▶ [Text section]
● ● ● ● ●
Don’t Conform to Consumers

It’s likely that the same data products will be used repeatedly by different domain teams for a wide range of use cases. So your teams shouldn’t conform their data products to specific needs of (individual) data consumers. The primary design principle should be to maximize domain productivity and promote consumption and reuse.

On the other hand, data products can and do evolve based on user feedback. You should be careful here! It can be tempting for teams to incorporate specific requirements from consumers. But if consumers push business logic into a producing domain’s data products, it creates a strict dependency with the provider for making changes. This can trigger intense cross-coordination and backlog negotiation between domain teams. A recommendation here is to introduce a governance body that oversees that data products aren’t created for specific consumers. This body can step in to guide domain teams, organize walk-in and knowledge-sharing sessions, provide practical feedback, and resolve issues between teams.

Missing Values, Defaults, and Data Types

I’ve experienced heated debates over how missing, low-quality, or default data should be interpreted. For example, suppose the web form of an operational system requires a value for the user’s birth date, but the user doesn’t supply this data. If no guidance is provided, employees might fill in a random value. This behavior could make it difficult for consumers to tell whether the data is accurate or contains default values. Providing clear guidance, such as always defaulting missing birth dates to absurd or future values, such as 9999-12-31, enables customers to identify that data is truly missing.

You may also want to introduce guidance on data types or data that must be formatted consistently throughout the entire dataset. Specifying the correct decimal precision, for example, ensures that data consumers don’t have to apply complex application logic to use the data. You could set these principles at the system or domain level, but I also see large enterprises providing generic guidance on what data formats and types must be used across all data products.

Semantic Consistency

Data products must be semantically consistent across all delivery methods: batch, event-driven, and API-based. To me this sounds obvious, but I still see organizations today providing separate guidance for batch-, event-, and API-oriented data. Since the origin of the data is the same for all distribution patterns, I encourage you to make the guidance consistent for all patterns. I’ll come back to this point in Chapter 7.

Atomicity

Data product attributes must be atomic. They represent the lowest level of granularity and have precise meaning or semantics. That is, it should not be possible to decompose them into meaningful other components. In an ideal state, data attributes are linked one-to-one with the business items within your data catalog. The benefit here is that data consumers aren’t forced to split or concatenate data.4 Another benefit of using atomic data is that any policy rules can be decoupled from the data. If regulation forces you to reconsider sensitive labels, for example, you don’t have to relabel all your physical data. With a good metadata model and atomic data, any changes should be automatically inherited from your business metadata.

Compatibility

Data products should remain stable and be decoupled from the operational/transactional applications. This requires a mechanism for detecting schema drift, and avoiding disruptive changes. It also requires versioning and, in some cases, independent pipelines to run in parallel, giving your data consumers time to migrate from one version to another.
● ● ● ● ●
▶ [Source data]
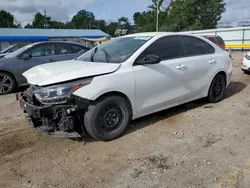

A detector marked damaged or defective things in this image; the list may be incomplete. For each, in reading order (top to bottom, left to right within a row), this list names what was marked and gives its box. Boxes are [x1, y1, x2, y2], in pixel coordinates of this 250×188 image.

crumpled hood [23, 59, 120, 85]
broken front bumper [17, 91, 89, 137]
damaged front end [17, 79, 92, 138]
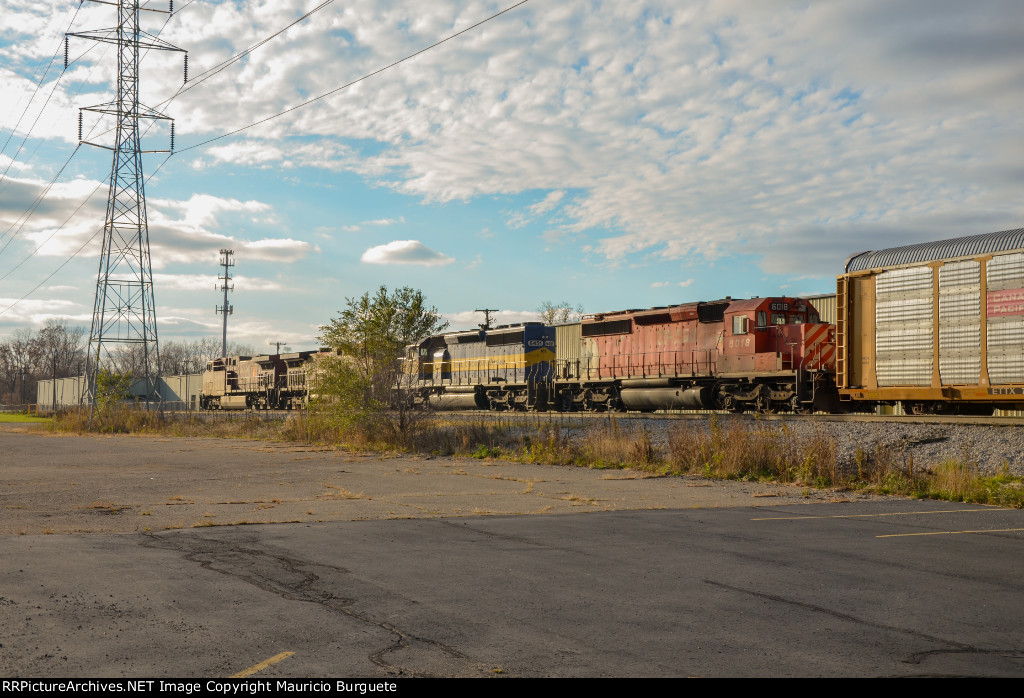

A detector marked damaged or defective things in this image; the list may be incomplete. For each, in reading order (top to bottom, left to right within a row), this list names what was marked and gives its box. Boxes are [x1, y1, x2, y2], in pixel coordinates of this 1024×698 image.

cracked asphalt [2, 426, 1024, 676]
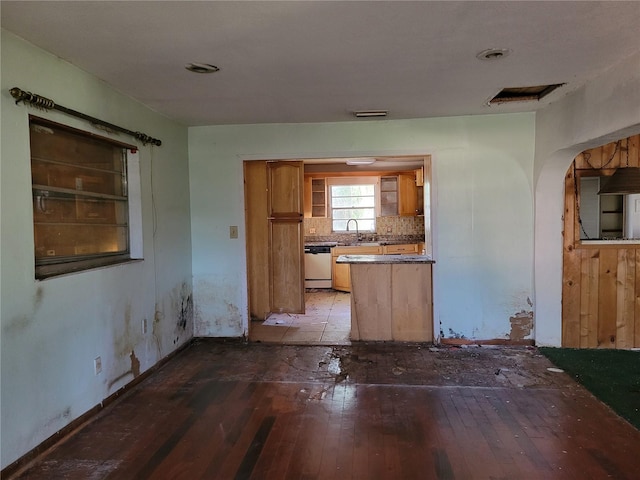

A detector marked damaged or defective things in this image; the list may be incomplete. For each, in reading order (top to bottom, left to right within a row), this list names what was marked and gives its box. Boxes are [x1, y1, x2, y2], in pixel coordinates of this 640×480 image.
● ● ● ● ●
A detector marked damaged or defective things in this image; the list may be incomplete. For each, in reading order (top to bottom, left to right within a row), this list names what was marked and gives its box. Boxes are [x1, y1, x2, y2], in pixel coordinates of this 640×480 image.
● ● ● ● ●
▶ [About this task] Reproduce the passage of the data product guidelines text above, word for word, from "Missing Values, Defaults, and" to "is truly missing.".

▶ [Solution to this task]
Missing Values, Defaults, and Data Types

I’ve experienced heated debates over how missing, low-quality, or default data should be interpreted. For example, suppose the web form of an operational system requires a value for the user’s birth date, but the user doesn’t supply this data. If no guidance is provided, employees might fill in a random value. This behavior could make it difficult for consumers to tell whether the data is accurate or contains default values. Providing clear guidance, such as always defaulting missing birth dates to absurd or future values, such as 9999-12-31, enables customers to identify that data is truly missing.